Allegheny County Looking To Develop 150 Acres Surrounding Carrie Furnace Site

Dec 21, 2015

The Redevelopment Authority of Allegheny County is looking for development options for more than 150 acres of brownfield space surrounding a former steel yard in Rankin.

County officials opened the $14.5 million overpass connecting the site surrounding Carrie Furnace to the existing Rankin Bridge on Monday. The authority said the site could absorb 1,000 jobs in the first 10 years now that the overpass is complete.

The Carrie Furnace Flyover Bridge (highlighted in yellow in the map below) opened Monday. The project connects the Rankin Bridge to 168 acres of brownfield along the Monongahela River.

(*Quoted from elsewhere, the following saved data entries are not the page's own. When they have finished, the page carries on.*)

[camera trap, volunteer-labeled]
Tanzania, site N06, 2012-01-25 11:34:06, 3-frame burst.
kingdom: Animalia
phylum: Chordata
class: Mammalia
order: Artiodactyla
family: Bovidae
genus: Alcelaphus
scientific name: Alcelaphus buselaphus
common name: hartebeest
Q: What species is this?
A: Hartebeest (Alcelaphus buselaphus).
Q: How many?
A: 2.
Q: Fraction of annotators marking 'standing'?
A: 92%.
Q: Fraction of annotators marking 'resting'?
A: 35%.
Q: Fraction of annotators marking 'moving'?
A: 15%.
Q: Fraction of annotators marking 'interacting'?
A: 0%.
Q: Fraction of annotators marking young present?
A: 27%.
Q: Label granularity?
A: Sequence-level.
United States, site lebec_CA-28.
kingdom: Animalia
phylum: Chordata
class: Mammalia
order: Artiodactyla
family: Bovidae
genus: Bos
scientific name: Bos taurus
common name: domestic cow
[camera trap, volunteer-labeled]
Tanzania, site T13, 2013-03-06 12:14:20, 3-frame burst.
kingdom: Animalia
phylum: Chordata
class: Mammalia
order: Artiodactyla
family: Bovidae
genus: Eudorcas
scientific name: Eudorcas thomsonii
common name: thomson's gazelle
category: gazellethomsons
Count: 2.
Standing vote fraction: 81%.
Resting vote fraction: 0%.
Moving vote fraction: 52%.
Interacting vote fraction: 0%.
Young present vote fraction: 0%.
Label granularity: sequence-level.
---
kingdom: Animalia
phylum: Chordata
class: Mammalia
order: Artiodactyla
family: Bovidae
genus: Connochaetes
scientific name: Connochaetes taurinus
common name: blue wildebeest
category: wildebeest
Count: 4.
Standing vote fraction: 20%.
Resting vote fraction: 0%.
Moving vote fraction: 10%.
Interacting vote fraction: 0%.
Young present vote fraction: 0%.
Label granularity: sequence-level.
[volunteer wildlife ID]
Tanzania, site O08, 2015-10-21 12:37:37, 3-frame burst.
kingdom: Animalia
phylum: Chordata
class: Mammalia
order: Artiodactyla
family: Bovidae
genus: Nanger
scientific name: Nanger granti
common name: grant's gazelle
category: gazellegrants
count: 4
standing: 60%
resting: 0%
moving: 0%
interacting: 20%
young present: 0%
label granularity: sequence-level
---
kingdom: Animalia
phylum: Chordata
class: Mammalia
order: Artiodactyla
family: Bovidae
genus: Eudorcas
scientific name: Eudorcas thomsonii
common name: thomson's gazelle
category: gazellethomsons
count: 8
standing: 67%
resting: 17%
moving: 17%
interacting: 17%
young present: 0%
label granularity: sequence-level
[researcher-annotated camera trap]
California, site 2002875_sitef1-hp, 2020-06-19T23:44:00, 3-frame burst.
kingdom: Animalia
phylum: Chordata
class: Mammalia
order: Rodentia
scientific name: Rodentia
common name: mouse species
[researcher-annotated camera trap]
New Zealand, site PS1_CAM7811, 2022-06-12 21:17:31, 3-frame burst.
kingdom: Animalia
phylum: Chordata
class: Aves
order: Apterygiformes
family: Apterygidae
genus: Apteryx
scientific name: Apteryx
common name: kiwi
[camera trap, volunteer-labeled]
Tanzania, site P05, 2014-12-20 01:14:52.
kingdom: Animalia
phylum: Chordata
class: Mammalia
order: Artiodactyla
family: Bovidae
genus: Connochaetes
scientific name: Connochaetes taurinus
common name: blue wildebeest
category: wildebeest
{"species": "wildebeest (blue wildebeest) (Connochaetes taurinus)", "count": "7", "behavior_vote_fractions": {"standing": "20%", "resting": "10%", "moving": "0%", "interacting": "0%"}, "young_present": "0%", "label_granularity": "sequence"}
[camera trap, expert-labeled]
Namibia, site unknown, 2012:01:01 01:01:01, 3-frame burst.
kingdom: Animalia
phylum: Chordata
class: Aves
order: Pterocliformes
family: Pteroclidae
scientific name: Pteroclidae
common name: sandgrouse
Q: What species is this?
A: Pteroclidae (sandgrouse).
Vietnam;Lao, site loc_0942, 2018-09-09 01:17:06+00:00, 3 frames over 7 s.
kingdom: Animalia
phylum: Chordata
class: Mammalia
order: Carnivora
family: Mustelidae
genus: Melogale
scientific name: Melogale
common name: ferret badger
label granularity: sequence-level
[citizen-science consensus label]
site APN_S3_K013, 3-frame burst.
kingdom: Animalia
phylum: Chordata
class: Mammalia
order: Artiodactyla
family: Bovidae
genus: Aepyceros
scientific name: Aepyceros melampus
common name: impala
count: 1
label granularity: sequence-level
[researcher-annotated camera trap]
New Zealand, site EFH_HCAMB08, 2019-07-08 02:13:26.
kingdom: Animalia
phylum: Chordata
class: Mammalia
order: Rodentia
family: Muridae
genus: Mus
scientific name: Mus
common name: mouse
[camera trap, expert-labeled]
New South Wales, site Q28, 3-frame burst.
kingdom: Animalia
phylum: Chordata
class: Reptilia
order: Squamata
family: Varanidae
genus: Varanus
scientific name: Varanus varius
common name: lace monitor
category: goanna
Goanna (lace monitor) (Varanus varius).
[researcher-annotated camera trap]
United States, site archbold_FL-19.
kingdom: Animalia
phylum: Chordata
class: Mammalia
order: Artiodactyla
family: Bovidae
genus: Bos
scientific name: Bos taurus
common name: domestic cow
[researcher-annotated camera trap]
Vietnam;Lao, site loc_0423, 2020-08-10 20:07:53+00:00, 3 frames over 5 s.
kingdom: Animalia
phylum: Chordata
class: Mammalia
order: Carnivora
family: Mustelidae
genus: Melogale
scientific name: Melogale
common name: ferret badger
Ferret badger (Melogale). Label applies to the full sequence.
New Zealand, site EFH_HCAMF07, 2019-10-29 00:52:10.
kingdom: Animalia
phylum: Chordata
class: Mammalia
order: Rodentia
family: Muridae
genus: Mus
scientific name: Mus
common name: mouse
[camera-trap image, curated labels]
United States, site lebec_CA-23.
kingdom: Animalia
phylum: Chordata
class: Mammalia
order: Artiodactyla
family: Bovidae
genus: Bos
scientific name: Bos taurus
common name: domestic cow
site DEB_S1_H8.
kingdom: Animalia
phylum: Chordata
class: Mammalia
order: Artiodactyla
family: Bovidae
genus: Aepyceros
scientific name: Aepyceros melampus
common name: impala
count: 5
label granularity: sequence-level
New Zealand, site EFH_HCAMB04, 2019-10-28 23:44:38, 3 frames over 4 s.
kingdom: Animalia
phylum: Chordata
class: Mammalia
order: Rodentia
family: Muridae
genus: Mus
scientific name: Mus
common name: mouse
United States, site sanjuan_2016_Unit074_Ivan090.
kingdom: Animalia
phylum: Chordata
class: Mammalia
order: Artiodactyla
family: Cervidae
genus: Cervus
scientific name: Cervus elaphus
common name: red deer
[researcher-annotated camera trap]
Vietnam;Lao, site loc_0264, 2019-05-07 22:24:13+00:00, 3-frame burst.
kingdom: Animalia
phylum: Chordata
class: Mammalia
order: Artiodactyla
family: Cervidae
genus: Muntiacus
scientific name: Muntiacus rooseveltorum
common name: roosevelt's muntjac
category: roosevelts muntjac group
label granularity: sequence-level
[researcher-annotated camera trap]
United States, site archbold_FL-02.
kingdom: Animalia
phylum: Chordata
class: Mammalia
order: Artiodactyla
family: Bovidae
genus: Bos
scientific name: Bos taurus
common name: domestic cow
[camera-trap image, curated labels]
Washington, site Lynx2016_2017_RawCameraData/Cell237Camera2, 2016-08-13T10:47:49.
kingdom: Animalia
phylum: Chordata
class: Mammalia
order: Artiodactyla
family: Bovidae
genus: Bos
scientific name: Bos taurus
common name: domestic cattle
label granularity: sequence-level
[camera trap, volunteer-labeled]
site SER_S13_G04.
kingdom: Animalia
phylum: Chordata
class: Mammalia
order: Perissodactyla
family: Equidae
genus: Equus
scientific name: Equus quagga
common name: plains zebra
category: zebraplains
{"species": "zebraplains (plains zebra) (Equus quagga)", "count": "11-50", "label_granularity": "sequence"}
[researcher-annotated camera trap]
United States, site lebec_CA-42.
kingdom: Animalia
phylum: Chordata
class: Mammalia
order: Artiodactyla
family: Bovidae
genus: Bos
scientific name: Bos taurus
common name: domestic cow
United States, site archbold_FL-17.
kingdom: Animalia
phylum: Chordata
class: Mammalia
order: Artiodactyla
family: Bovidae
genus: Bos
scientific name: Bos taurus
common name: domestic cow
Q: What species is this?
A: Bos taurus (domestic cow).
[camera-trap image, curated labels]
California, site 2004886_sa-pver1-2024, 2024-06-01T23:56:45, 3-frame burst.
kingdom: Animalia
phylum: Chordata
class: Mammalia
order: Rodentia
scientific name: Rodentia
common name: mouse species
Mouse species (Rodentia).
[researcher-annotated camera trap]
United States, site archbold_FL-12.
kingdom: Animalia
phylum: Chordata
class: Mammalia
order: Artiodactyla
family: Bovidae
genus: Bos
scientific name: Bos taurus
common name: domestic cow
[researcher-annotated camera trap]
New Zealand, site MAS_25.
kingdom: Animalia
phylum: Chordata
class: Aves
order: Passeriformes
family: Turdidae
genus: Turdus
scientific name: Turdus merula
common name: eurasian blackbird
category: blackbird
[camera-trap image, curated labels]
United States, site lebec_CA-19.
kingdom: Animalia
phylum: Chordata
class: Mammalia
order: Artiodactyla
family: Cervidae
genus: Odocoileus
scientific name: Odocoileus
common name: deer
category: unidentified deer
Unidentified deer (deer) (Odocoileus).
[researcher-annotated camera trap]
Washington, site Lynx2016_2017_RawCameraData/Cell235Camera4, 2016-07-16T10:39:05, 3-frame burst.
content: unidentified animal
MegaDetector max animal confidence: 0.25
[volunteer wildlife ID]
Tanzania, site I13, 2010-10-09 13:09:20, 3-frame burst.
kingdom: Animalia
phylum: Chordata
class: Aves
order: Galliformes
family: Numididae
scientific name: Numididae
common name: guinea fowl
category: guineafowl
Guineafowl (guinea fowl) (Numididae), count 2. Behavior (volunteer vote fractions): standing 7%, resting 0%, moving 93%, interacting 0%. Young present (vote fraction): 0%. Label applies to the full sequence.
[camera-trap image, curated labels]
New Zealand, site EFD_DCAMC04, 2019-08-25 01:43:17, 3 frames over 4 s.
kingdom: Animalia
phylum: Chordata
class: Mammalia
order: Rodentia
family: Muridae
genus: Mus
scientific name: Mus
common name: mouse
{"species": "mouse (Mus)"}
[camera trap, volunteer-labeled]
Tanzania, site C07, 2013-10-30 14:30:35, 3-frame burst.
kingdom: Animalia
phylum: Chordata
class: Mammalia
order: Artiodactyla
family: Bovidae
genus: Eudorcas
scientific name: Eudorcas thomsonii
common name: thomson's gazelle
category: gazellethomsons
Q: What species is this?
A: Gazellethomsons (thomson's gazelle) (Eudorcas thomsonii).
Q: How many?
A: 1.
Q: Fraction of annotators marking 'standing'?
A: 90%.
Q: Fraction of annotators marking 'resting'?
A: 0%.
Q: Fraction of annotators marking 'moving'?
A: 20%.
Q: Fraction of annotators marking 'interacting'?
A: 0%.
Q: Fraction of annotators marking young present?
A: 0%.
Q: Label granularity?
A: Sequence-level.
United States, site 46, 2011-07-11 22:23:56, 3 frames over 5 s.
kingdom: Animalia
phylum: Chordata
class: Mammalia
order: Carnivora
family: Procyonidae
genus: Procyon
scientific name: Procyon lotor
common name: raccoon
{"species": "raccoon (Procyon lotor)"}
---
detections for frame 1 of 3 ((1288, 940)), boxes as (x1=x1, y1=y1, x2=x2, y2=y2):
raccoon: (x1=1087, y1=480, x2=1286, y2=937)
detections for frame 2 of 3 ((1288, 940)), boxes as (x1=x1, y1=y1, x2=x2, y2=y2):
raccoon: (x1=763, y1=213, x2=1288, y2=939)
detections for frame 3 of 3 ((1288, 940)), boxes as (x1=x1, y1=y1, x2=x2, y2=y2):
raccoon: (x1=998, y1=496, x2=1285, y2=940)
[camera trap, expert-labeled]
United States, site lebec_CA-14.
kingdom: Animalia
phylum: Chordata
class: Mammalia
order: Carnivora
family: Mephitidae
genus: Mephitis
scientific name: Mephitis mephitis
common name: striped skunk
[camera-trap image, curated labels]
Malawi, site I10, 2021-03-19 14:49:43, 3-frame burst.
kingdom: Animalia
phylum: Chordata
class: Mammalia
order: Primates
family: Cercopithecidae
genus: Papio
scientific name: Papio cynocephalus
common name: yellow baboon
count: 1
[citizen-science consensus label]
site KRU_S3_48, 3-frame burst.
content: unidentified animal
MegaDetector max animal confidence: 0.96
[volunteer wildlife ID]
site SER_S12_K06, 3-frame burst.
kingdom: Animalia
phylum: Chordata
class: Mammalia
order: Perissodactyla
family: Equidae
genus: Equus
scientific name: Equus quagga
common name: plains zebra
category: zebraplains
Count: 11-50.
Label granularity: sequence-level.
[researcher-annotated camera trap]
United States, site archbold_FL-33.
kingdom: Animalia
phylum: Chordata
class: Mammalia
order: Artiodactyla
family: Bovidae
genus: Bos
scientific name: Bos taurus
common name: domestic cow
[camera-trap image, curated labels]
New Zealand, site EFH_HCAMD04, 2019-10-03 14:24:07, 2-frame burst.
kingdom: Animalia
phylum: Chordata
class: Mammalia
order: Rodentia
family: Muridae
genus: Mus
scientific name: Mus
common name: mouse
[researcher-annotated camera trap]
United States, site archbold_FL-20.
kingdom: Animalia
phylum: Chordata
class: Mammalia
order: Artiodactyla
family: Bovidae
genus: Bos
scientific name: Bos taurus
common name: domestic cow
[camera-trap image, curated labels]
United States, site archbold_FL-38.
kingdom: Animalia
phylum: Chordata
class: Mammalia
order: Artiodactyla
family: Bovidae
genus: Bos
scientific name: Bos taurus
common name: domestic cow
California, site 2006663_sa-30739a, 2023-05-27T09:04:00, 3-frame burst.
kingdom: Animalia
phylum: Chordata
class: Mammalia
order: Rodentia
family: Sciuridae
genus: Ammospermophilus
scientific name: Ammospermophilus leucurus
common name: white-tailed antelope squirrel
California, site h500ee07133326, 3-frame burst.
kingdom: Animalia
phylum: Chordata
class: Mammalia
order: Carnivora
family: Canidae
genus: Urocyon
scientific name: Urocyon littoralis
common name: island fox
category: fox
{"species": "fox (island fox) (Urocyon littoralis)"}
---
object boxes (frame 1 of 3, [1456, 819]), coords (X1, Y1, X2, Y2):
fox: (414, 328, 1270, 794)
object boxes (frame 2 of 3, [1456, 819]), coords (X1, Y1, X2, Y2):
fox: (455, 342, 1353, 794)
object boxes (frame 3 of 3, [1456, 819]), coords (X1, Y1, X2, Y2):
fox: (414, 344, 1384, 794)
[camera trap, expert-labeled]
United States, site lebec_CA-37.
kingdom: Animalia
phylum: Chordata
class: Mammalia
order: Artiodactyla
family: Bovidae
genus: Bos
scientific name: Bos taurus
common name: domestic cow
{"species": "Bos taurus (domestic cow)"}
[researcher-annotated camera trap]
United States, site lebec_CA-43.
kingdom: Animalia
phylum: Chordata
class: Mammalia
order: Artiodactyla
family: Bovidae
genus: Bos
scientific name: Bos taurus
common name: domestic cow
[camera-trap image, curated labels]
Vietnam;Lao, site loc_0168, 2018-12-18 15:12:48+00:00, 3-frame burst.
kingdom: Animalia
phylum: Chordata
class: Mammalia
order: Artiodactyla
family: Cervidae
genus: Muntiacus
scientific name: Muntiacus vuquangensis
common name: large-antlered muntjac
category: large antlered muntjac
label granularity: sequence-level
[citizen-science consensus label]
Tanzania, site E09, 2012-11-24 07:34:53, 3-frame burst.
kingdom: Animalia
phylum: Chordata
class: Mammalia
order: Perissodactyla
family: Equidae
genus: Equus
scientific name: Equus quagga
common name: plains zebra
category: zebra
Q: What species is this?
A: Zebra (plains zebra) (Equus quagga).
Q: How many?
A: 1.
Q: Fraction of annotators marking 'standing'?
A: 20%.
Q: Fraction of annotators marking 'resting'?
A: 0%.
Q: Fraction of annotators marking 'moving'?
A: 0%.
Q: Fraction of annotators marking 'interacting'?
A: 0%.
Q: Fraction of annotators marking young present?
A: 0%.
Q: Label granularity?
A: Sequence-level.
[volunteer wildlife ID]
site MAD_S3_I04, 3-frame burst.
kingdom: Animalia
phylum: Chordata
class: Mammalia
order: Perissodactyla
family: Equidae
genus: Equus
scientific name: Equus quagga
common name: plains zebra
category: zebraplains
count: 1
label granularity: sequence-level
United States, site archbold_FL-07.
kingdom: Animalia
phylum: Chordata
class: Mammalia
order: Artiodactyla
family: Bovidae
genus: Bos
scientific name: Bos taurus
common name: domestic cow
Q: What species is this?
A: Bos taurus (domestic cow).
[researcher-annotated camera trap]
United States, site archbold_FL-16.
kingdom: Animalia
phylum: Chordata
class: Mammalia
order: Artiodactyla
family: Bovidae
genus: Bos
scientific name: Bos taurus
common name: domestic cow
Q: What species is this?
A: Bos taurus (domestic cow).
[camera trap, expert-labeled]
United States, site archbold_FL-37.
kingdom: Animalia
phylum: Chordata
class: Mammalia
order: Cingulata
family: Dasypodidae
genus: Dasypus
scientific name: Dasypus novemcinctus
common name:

The Carrie Furnace Flyover Bridge (highlighted yellow above) opened Monday. The $14.5 million project connects the Rankin Bridge to 168 acres of brownfield along the Monongahela River.
Credit 90.5 WESA

At its peak, the former blast furnace turned out more than 1,000 tons of iron a day as part of Homestead Steel Works. Allegheny County purchased the site in 2005, 26 years after it ceased operation.

U.S. Rep. Mike Doyle said the bridge is part of a bigger move to stimulate economic recovery in struggling Monongahela River communities.

“We’re going to keep fighting to make sure we’re going to get a good development on this sight, that we get good partners that are going to be good for the community, that provide jobs and provide a tax base for communities like Rankin and Swissvale so that we can see these communities prosper, too,” Doyle said.

Rankin Borough Council President William Price said he's looking for the same ripple effect. The borough is a designated financially distressed municipality under Act 47, meaning the state oversees how the city budgets its money.

Price said officials have come and gone trying to redevelop the area for more than 10 years. He credited recent progress to a federal Transportation Investment Generating Economic Recovery grant, known as TIGER, awarded to the county in 2011.

County Executive Rich Fitzgerald said the grant money had to be used to link the site to the rest of the community. 

“It wouldn’t get developed if we can’t connect it, if people can’t get here if the businesses can’t get here, if the developers can’t market it,” he said.